First, Channel 4 pioneered under-the-poker cameras, enabling viewers to see the players' cards as they play them. At a stroke, a TV spectacle that had rivalled live fishing as the medium's most effective chemical-free alternative to Temazepam was transformed into something dramatic and compelling.

Then came the websites. Suddenly, inside three minutes, anyone with a broadband connection could download the software, deposit money via a credit card and sit in a bedroom in Basingstoke playing a near-perfect simulation of the game with like-minded weirdos from Vegas, Ulan Bator and Vladivostock.

Finally, two years ago, one of these internet players achieved the miracle. A chubby young accountant from Tennessee qualified for the World Series main event, poker's world championship, for $40 through an on-line satellite, and beat some 800 rivals to a first prize well over two million dollars. That he was called Chris Moneymaker didn't hurt, and when a year later another on-line qualifier won the title, the number of entrants had trebled to 2,500.

This July, in Vegas, there will be many more than that, and along with half of Hollywood's A-list (the Matt Damon poker movie Rounders is worth catching, not least for John Malkovich's stupendously hilarious Russian accent), I will be among them. The technical term for an internet player like myself (until recently I would have written "internet addict", but I've managed to cut down to 10 hours a day) is "dead money".

So exquisitely refined are the antennae of the professionals to the subconscious mannerisms known as "tells" - they can gauge your hand from an infinitesimal facial twitch - that those who play seldom in the flesh probably have a better chance of winning the the Nobel Prize for physics than one of the ultra-bling bracelets given to World Series winners.

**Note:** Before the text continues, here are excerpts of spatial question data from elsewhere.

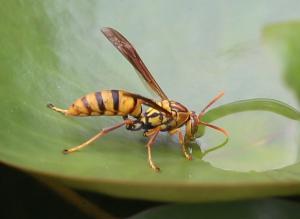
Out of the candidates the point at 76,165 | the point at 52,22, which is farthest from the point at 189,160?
the point at 52,22

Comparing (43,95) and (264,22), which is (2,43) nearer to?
(43,95)

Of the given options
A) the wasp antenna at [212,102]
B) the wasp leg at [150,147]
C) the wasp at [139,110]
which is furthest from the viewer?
the wasp antenna at [212,102]

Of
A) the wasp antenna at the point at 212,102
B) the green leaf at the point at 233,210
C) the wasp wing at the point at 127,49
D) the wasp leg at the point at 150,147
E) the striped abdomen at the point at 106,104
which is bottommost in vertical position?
the green leaf at the point at 233,210

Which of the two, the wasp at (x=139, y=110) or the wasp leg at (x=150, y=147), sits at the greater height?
the wasp at (x=139, y=110)

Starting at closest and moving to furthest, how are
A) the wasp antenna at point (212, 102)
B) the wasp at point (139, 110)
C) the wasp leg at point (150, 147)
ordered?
the wasp leg at point (150, 147) < the wasp at point (139, 110) < the wasp antenna at point (212, 102)

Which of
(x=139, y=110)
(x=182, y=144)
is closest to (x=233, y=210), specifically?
(x=182, y=144)

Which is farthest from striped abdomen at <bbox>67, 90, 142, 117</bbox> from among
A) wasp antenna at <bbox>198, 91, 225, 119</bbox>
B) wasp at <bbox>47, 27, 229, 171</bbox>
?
wasp antenna at <bbox>198, 91, 225, 119</bbox>

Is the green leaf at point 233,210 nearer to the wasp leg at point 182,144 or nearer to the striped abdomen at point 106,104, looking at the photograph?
the wasp leg at point 182,144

However, near certain swift elimination is irrelevant. What the $10,000 entry fee to this event buys is a slim but delicious slice of fantasy. No Limit Texas Hold 'Em, the macho variation played in most tournaments, is the ideal game for a presidential age we might characterise as No Limit Texas Kill 'Em. Stick on the wraparound shades, pull on the baseball cap, affect the icy disdain of the pros, and we can all play at being the Cincinnati Kid while the chips last.

Having reached an age when adolescent dreams of a maiden Test century in the Ashes Test at Lords or edging a split decision over Marvelous Marvin Hagler become untenable, poker is the one quasi-sporting fantasy left. Everyone can posture and play the hard man, or woman, and the 10-15 per cent of the game that depends on luck introduces a democratising element that sustains the self-delusion. With a run of great cards, or even a purple patch of inspired bluffing, the mediocre can destroy the world's best. We can all be heroes, to adapt David Bowie, just for one hand.

When the exponential growth of poker will run out of steam no one knows, but the sole visible threat comes with a heavy pinch of irony. Whether it is lawful to play on-line poker is a grey legal area in the US. This may seem vaguely paradoxical in a country in which one can buy an automatic firearm at Walmart for the price of a few dozen Dunkin' Donuts, but eventually the Supreme Court may have to decide if Americans are entitled to spend their money on a game primarily of skill.

If and when it comes to it (and given that a Commander in Chief on such close terms with the Almighty is no fan of gambling, it may not be too long), defence attorneys may remind the justices of older presidential echoes. On reflection, perhaps they won't dwell on Richard Nixon funding his college education through five-card stud. But they might remind the court of how Harry Truman mulled over the most agonising single judgement in human history during round-the-clock poker sessions with the White House press corps on the boat bringing him home from Potsdam, before finally deciding to call Hirohito's bluff and use the atomic bomb.

Until then, poker will continue to mushroom over the horizons of commerce, leisure and even perhaps politics. With thousands upon thousands taking up the game each month, the endorsement of Paul Maxfield and our other heroes of poker could be a very handy campaign tool in 2009.